Written task: Everything from the line holding "What is the distance between" through the last line below must be repeated exactly, and nothing else.

Available records:
■ ■ ■ ■

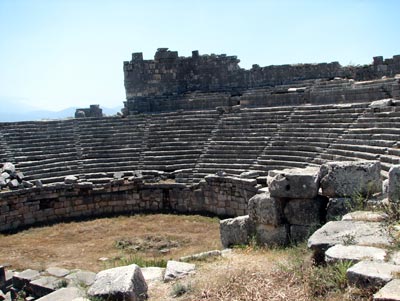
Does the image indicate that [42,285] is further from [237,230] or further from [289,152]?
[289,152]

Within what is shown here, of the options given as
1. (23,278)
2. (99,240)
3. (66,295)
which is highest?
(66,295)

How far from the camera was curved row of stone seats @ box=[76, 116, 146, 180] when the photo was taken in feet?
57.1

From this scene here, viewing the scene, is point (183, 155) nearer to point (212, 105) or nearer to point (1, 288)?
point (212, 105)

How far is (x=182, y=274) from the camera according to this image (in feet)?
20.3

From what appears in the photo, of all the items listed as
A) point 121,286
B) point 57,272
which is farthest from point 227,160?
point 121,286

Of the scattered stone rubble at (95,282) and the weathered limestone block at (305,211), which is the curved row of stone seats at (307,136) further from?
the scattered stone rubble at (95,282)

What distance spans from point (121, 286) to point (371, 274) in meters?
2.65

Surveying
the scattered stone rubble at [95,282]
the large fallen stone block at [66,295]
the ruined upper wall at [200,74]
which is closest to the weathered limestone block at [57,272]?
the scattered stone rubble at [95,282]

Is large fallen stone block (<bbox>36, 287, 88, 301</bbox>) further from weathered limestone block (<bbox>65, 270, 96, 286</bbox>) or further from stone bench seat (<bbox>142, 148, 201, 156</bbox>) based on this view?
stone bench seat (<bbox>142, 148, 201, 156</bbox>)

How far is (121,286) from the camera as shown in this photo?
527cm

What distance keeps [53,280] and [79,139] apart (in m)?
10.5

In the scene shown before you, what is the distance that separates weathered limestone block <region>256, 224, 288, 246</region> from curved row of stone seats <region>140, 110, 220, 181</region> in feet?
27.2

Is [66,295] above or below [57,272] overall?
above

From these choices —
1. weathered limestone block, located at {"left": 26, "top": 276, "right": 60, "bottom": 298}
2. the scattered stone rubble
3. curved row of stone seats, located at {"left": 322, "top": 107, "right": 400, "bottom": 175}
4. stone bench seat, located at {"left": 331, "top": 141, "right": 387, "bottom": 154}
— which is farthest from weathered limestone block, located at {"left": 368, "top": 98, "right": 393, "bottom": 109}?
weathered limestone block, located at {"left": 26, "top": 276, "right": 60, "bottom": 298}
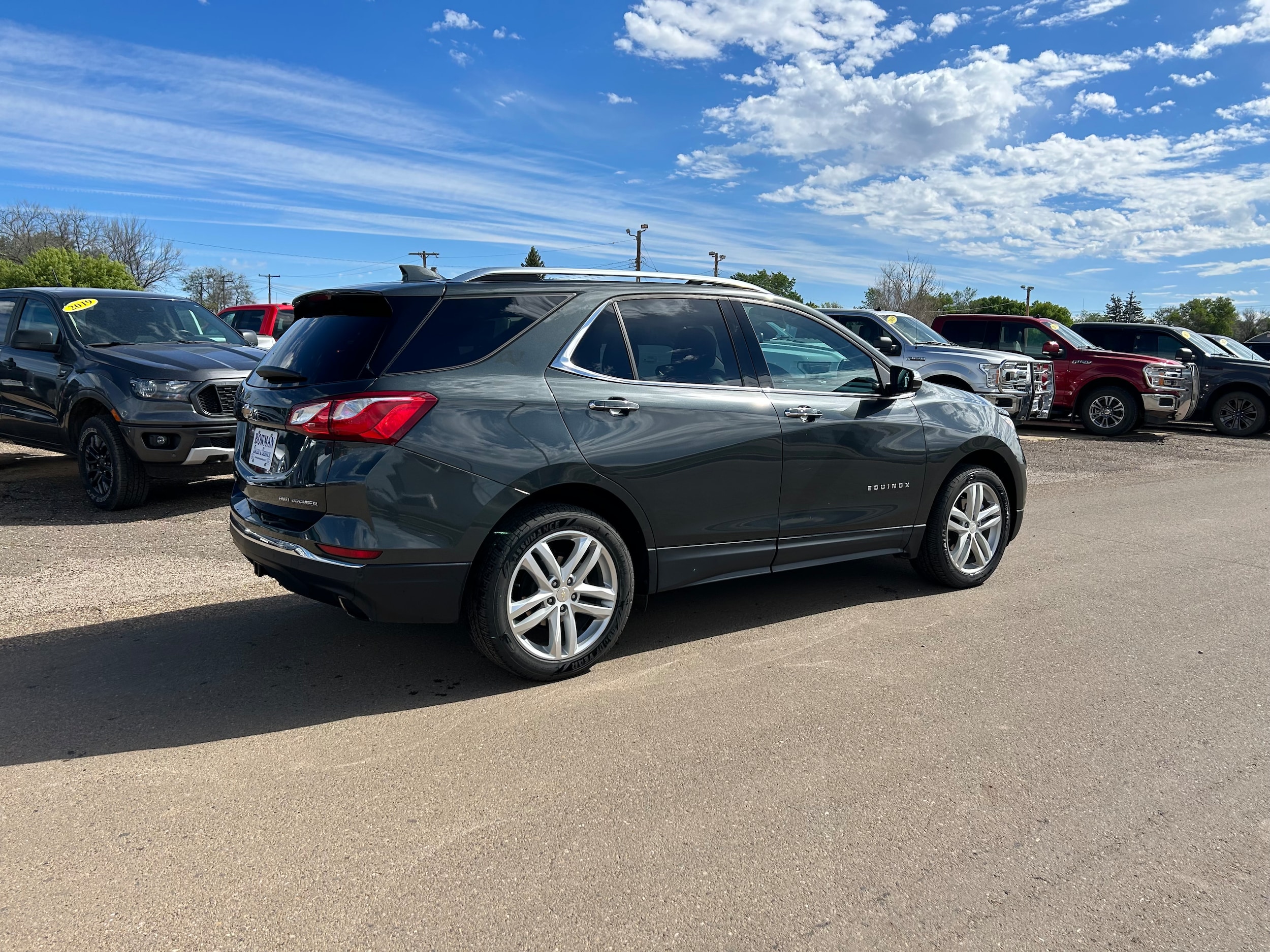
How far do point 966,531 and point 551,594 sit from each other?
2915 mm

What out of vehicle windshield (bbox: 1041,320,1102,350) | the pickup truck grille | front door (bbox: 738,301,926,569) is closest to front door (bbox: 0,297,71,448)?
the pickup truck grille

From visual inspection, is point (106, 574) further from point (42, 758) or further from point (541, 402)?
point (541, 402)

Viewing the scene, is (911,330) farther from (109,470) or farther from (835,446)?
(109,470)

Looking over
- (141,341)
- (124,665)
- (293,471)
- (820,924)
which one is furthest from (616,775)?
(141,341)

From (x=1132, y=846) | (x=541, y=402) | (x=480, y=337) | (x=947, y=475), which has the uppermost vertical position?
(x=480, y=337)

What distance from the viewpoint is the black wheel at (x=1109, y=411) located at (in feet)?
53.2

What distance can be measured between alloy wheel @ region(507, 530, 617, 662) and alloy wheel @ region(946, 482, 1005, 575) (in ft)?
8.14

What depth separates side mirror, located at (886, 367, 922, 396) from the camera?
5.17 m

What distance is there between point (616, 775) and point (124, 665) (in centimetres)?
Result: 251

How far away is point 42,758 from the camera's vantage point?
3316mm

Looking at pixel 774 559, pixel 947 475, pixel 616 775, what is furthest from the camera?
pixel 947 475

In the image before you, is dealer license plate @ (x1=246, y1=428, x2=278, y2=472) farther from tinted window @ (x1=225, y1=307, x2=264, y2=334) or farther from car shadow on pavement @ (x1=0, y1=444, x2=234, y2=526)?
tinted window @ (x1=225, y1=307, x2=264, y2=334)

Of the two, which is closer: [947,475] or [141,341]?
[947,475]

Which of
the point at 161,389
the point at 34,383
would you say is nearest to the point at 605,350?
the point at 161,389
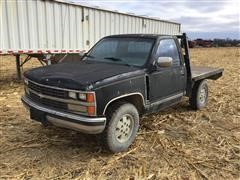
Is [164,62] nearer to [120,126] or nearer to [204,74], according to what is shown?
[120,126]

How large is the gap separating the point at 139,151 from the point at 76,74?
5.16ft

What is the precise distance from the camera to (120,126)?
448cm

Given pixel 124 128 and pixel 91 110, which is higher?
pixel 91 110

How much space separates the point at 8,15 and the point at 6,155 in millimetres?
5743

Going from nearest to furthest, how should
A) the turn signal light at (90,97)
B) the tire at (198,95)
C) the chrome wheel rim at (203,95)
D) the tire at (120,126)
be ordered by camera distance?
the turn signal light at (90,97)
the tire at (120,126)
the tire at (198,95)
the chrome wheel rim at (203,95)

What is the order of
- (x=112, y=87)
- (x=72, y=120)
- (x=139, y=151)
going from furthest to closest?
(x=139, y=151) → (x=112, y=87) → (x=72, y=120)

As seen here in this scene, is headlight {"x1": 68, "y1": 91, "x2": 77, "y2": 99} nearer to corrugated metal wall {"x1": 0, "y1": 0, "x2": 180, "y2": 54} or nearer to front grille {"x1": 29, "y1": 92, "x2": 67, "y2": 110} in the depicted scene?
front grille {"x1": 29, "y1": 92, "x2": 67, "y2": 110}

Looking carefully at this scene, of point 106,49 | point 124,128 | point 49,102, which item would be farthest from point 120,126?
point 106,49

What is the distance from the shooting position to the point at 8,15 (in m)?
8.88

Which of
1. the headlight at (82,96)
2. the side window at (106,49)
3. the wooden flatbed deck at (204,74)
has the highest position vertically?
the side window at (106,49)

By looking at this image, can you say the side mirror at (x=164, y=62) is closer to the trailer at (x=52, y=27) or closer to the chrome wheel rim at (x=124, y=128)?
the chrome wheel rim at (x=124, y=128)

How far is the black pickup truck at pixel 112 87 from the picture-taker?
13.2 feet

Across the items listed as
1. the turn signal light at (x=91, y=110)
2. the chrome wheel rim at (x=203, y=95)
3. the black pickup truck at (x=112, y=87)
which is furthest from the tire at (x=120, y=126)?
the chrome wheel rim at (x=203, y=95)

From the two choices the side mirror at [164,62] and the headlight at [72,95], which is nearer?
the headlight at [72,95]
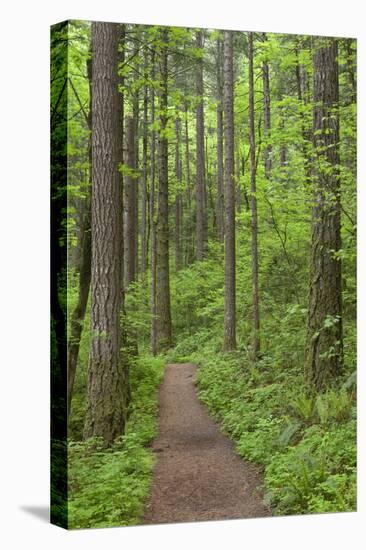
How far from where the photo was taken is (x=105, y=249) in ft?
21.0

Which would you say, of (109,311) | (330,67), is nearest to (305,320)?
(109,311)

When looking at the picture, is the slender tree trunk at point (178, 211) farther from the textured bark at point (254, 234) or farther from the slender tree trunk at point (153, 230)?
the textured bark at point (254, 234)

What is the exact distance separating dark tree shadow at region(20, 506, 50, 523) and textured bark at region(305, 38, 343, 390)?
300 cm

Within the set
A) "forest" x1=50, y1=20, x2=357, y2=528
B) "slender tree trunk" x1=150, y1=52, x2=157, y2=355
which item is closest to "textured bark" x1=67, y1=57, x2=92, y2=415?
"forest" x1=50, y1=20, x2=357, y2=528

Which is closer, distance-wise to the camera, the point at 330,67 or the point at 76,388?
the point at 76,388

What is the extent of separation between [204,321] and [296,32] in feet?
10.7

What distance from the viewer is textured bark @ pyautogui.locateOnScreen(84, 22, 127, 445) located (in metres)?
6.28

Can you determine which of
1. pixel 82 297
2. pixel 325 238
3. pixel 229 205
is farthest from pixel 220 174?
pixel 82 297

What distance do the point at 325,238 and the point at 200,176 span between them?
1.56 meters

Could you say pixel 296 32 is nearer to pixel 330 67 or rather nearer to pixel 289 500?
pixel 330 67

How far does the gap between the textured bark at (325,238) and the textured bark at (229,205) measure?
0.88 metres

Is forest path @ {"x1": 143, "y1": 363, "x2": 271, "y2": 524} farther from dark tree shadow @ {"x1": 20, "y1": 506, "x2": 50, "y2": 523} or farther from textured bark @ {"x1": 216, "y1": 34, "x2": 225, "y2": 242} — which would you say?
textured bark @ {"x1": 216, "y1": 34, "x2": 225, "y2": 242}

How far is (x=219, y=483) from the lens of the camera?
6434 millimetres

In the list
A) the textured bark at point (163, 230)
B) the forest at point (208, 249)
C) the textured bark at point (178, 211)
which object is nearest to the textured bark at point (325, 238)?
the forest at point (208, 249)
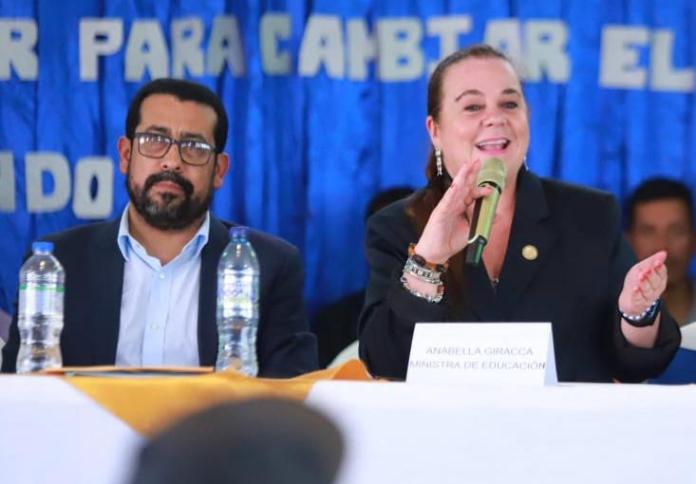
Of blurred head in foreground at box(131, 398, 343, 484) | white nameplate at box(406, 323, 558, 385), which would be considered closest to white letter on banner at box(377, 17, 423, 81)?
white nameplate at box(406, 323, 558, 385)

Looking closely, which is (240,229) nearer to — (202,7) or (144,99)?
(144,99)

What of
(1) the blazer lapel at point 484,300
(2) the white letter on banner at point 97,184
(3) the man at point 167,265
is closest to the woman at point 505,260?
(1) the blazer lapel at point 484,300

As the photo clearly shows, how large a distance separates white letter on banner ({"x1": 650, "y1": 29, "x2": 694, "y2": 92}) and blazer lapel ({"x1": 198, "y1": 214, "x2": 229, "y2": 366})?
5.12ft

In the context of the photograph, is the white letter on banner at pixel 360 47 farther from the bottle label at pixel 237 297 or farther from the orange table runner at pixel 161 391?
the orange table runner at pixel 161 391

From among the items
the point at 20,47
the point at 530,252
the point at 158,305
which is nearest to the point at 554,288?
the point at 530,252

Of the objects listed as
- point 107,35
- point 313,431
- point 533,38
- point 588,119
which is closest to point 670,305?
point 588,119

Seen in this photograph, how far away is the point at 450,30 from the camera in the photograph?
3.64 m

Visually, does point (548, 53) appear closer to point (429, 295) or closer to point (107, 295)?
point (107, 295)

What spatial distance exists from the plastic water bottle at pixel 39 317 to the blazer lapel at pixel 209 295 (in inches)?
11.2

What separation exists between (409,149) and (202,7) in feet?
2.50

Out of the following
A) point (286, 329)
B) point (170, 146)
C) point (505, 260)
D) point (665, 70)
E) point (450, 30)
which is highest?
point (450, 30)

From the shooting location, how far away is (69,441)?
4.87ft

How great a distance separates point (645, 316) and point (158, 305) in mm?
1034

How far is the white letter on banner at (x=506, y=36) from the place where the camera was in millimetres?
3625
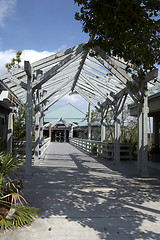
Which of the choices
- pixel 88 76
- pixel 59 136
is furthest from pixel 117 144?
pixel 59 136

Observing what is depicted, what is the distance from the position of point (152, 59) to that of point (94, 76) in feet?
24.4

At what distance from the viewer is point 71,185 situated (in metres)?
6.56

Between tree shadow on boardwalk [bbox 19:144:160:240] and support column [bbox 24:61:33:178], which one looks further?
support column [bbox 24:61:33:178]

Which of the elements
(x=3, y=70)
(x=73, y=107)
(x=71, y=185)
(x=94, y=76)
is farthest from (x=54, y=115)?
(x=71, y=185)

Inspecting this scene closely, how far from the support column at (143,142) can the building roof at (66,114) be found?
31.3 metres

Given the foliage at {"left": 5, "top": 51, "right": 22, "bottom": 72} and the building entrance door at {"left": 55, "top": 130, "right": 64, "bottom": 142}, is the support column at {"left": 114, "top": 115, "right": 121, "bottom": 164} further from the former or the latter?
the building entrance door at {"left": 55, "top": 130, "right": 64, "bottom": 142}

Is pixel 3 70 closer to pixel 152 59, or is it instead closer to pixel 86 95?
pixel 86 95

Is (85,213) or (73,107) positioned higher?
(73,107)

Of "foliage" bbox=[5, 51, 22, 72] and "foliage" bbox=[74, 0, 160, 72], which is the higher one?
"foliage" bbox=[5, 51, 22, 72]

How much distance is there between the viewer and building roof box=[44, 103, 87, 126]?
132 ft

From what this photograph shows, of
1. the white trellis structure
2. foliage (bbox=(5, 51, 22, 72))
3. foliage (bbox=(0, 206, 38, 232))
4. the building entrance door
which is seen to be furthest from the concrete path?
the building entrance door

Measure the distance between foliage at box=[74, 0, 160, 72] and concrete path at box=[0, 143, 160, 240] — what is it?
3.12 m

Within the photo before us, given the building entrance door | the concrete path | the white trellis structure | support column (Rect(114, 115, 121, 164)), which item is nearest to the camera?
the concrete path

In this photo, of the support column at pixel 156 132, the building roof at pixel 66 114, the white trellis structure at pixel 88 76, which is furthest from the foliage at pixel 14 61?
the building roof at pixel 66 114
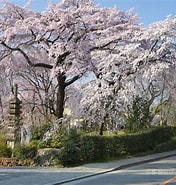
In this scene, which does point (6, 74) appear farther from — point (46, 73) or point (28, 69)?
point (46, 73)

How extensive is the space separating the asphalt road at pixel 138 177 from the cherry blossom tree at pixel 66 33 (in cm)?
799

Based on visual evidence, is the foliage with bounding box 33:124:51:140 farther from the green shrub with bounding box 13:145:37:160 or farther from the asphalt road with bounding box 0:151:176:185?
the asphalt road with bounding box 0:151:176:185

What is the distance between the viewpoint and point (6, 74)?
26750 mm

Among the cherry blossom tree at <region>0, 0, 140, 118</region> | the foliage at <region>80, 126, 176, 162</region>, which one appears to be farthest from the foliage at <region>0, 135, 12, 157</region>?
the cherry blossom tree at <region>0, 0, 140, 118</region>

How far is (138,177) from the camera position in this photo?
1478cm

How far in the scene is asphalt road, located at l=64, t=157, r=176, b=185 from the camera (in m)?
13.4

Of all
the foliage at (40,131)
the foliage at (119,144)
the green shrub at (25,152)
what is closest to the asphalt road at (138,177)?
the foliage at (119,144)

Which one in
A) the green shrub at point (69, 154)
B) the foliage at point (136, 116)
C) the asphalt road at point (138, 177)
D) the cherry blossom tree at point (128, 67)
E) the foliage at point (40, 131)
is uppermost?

■ ■ ■ ■

The solution:
What is the distance between the viewpoint and point (6, 74)?
26750 mm

Among the cherry blossom tree at <region>0, 0, 140, 118</region> | the foliage at <region>80, 126, 176, 162</region>, which one appears to be farthest from the foliage at <region>0, 135, 12, 157</region>?
the cherry blossom tree at <region>0, 0, 140, 118</region>

How far is (138,177) from the camera position in this photo?
1478cm

How far in the scene is asphalt road, located at l=64, t=157, r=176, b=185 from the camera (in m)?
13.4

Of all
the foliage at (40,131)
the foliage at (119,144)
the green shrub at (25,152)
what is closest to the asphalt road at (138,177)?
the foliage at (119,144)

Which one in
A) the green shrub at point (69, 154)
B) the foliage at point (136, 116)
C) the asphalt road at point (138, 177)
D) the cherry blossom tree at point (128, 67)
E) the foliage at point (40, 131)
is uppermost?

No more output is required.